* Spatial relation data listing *

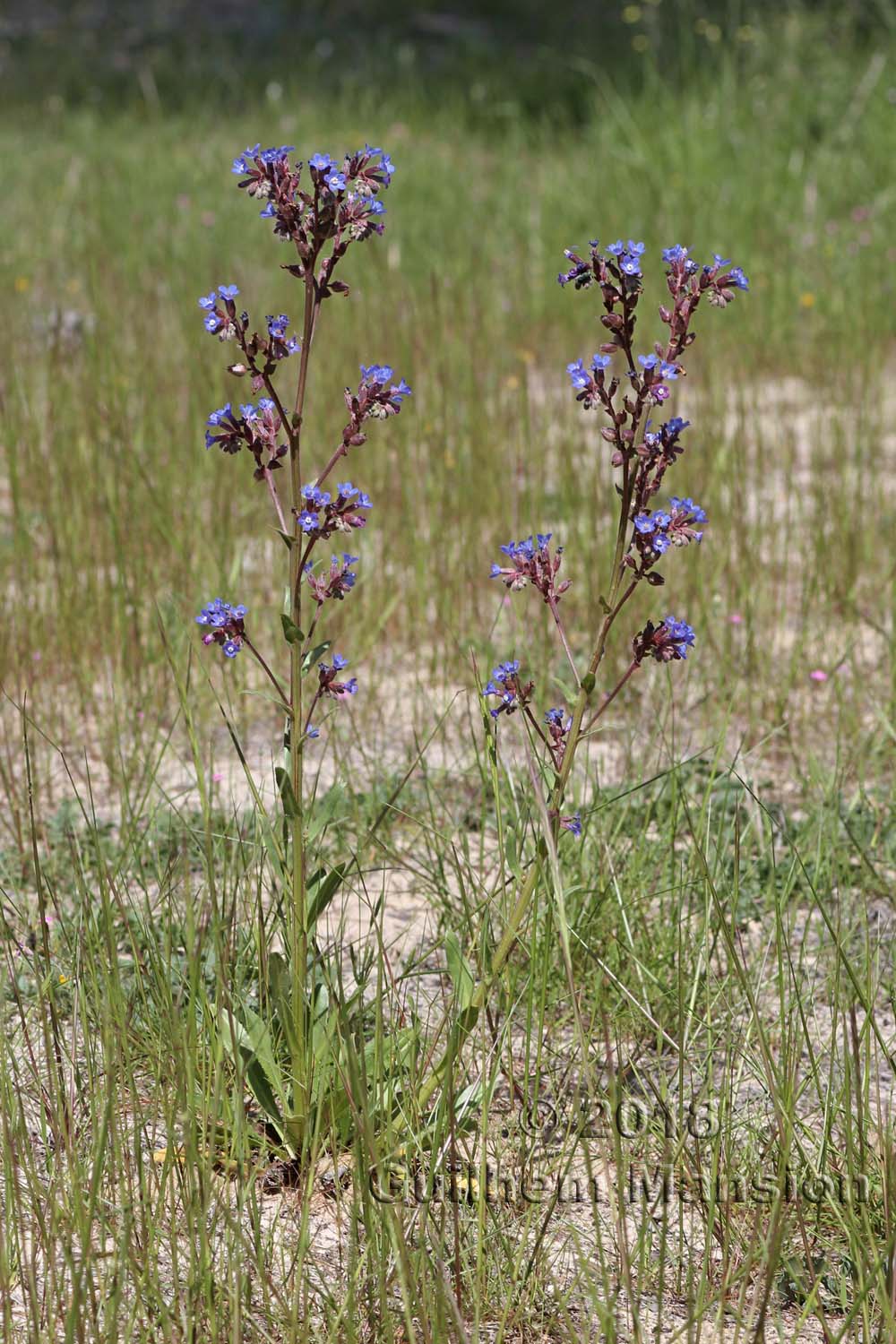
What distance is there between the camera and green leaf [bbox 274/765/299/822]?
1703 mm

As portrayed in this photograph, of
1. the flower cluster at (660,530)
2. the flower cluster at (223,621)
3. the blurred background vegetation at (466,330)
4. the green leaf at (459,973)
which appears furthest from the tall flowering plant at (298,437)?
the blurred background vegetation at (466,330)

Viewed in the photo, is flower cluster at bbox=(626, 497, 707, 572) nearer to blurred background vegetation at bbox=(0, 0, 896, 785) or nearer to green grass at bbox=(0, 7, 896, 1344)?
green grass at bbox=(0, 7, 896, 1344)

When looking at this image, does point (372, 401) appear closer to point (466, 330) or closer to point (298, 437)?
point (298, 437)

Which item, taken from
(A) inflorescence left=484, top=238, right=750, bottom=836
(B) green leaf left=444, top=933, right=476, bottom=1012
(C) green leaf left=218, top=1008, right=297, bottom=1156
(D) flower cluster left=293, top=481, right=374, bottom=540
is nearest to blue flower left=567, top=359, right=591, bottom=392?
(A) inflorescence left=484, top=238, right=750, bottom=836

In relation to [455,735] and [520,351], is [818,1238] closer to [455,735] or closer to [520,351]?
[455,735]

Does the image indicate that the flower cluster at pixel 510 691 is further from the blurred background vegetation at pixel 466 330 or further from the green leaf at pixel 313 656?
the blurred background vegetation at pixel 466 330

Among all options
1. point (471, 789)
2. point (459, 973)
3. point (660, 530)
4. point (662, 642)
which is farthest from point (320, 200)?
point (471, 789)

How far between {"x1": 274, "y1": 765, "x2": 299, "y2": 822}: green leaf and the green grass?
123 millimetres

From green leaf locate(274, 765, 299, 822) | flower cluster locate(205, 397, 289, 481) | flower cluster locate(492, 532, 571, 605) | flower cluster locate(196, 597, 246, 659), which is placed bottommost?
green leaf locate(274, 765, 299, 822)

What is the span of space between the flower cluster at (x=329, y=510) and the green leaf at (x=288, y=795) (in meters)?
0.30

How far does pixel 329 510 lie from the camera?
176cm

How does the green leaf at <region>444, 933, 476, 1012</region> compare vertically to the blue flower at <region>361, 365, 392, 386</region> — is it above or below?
below

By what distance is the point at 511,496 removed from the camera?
4.12 meters

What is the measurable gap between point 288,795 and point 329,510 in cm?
36
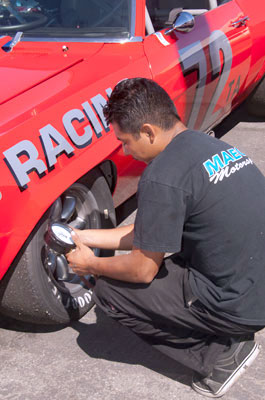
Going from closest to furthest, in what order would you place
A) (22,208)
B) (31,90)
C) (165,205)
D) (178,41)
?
(165,205), (22,208), (31,90), (178,41)

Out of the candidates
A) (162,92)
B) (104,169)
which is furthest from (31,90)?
(162,92)

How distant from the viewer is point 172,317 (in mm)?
2430

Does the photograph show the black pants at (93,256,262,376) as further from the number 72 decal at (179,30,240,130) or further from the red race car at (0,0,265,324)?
the number 72 decal at (179,30,240,130)

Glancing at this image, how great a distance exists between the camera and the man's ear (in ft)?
7.36

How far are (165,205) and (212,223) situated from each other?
212mm

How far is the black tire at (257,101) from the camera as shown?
17.1ft

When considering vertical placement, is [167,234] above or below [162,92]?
below

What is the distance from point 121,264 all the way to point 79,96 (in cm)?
87

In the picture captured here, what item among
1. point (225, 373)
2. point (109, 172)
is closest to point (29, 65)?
point (109, 172)

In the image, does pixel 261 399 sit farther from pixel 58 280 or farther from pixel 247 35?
pixel 247 35

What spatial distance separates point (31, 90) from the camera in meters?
2.82

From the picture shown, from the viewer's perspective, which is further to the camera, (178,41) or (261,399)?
(178,41)

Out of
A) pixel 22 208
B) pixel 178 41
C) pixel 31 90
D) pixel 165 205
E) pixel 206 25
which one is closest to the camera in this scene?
pixel 165 205

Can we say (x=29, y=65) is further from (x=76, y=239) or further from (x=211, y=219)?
(x=211, y=219)
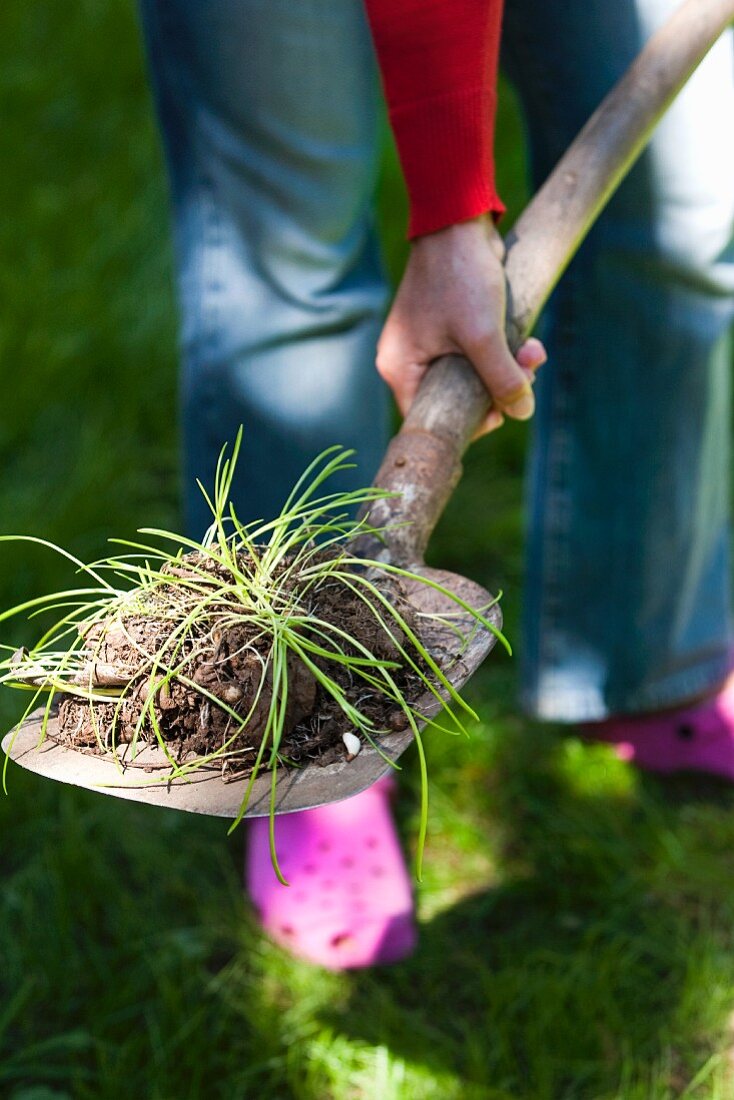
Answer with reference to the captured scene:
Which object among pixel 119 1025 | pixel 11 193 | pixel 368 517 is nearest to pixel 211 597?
pixel 368 517

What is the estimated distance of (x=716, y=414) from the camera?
1900 millimetres

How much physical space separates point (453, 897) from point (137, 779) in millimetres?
878

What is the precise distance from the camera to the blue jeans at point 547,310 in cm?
146

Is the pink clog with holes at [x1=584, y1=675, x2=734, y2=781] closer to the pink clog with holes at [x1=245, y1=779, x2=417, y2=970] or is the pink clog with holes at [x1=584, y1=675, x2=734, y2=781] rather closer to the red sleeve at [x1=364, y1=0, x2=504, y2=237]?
the pink clog with holes at [x1=245, y1=779, x2=417, y2=970]

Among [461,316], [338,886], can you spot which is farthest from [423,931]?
[461,316]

* Your task *
Turn the listing above into a numbered list with no blank lines, and omit the pictures.

* Worked solution *
1. What distance is there between the camera and green leaf [bbox 274/765/299/822]?
2. 1703 mm
3. As portrayed in this photograph, of
4. 1. the flower cluster at (660,530)
5. 2. the flower cluster at (223,621)
6. 3. the blurred background vegetation at (466,330)
7. 4. the green leaf at (459,973)
8. which appears furthest from the tall flowering plant at (298,437)?
9. the blurred background vegetation at (466,330)
10. Viewed in the photo, is flower cluster at bbox=(626, 497, 707, 572) nearer to blurred background vegetation at bbox=(0, 0, 896, 785) or nearer to green grass at bbox=(0, 7, 896, 1344)?
11. green grass at bbox=(0, 7, 896, 1344)
12. When looking at this image, does point (372, 401) appear closer to point (466, 330) or closer to point (298, 437)?
13. point (298, 437)
14. Which item, taken from
15. (A) inflorescence left=484, top=238, right=750, bottom=836
16. (B) green leaf left=444, top=933, right=476, bottom=1012
17. (C) green leaf left=218, top=1008, right=297, bottom=1156
18. (D) flower cluster left=293, top=481, right=374, bottom=540
19. is nearest to blue flower left=567, top=359, right=591, bottom=392?
20. (A) inflorescence left=484, top=238, right=750, bottom=836
21. In relation to [455,735] and [520,351], is [818,1238] closer to [455,735] or closer to [520,351]?
22. [455,735]
23. Does the image indicate that the flower cluster at pixel 510 691 is further from the blurred background vegetation at pixel 466 330 or further from the green leaf at pixel 313 656?
24. the blurred background vegetation at pixel 466 330
25. Among all options
26. 1. point (471, 789)
27. 2. point (459, 973)
28. 3. point (660, 530)
29. 4. point (662, 642)
30. which is farthest from point (320, 200)?
31. point (471, 789)
32. How far between {"x1": 274, "y1": 765, "x2": 299, "y2": 822}: green leaf and the green grass?
33. 123 millimetres
34. From green leaf locate(274, 765, 299, 822) | flower cluster locate(205, 397, 289, 481) | flower cluster locate(492, 532, 571, 605) | flower cluster locate(196, 597, 246, 659), which is placed bottommost?
35. green leaf locate(274, 765, 299, 822)
36. What is the span of space between the flower cluster at (x=329, y=510) and the green leaf at (x=288, y=795) (in meters)?
37. 0.30
38. How far does pixel 329 510 lie from the camera?
39. 176cm
40. How does the green leaf at <region>444, 933, 476, 1012</region> compare vertically to the blue flower at <region>361, 365, 392, 386</region> — is it above or below?
41. below
42. By what distance is the point at 511,496 removed from the camera?
43. 4.12 meters
44. What is the measurable gap between point 288,795 and point 329,510 in cm?
45. 36
46. Going from closest to furthest, in what order would you place
47. A) (22,208)
48. B) (31,90)
49. C) (165,205)
50. D) (178,41)
51. ?
52. (165,205), (22,208), (31,90), (178,41)
53. Out of the candidates
54. A) (162,92)
55. B) (104,169)
56. which is furthest from (31,90)?
57. (162,92)
58. How distant from the viewer is point 172,317 (in mm)?
59. 2430
60. Does the photograph show the black pants at (93,256,262,376) as further from the number 72 decal at (179,30,240,130) or further from the red race car at (0,0,265,324)?
61. the number 72 decal at (179,30,240,130)
62. Glancing at this image, how great a distance exists between the camera and the man's ear (in ft)?
63. 7.36
64. How far are (165,205) and (212,223) situated from each other?
65. 212mm
66. How far is the black tire at (257,101) from the camera as shown?
67. 17.1ft
68. When considering vertical placement, is [167,234] above or below [162,92]?
69. below
70. What is the distance from point 121,264 all the way to point 79,96 (in cm)?
71. 87
72. In the picture captured here, what item among
73. 1. point (225, 373)
74. 2. point (109, 172)
75. is closest to point (29, 65)?
76. point (109, 172)
77. In the image, does pixel 261 399 sit farther from pixel 58 280 or farther from pixel 247 35?
78. pixel 247 35
79. What spatial distance separates point (31, 90) from the camera in meters?
80. 2.82
81. From the picture shown, from the viewer's perspective, which is further to the camera, (178,41) or (261,399)?
82. (178,41)
83. Out of
84. A) pixel 22 208
85. B) pixel 178 41
86. C) pixel 31 90
87. D) pixel 165 205
88. E) pixel 206 25
89. which one is closest to the camera in this scene?
90. pixel 165 205
91. Can we say (x=29, y=65) is further from (x=76, y=239) or further from (x=211, y=219)?
92. (x=211, y=219)
93. Answer with reference to the captured scene:
94. Which object among pixel 119 1025 | pixel 11 193 | pixel 368 517 is nearest to pixel 211 597?
95. pixel 368 517
96. What is the estimated distance of (x=716, y=414) from the camera?
97. 1900 millimetres
98. How much physical space separates point (453, 897) from point (137, 779) in millimetres?
99. 878
100. What is the precise distance from the camera to the blue jeans at point 547,310 in cm?
101. 146
102. Is the pink clog with holes at [x1=584, y1=675, x2=734, y2=781] closer to the pink clog with holes at [x1=245, y1=779, x2=417, y2=970] or is the pink clog with holes at [x1=584, y1=675, x2=734, y2=781] rather closer to the red sleeve at [x1=364, y1=0, x2=504, y2=237]?
103. the pink clog with holes at [x1=245, y1=779, x2=417, y2=970]
104. Among [461,316], [338,886], can you spot which is farthest from [423,931]?
105. [461,316]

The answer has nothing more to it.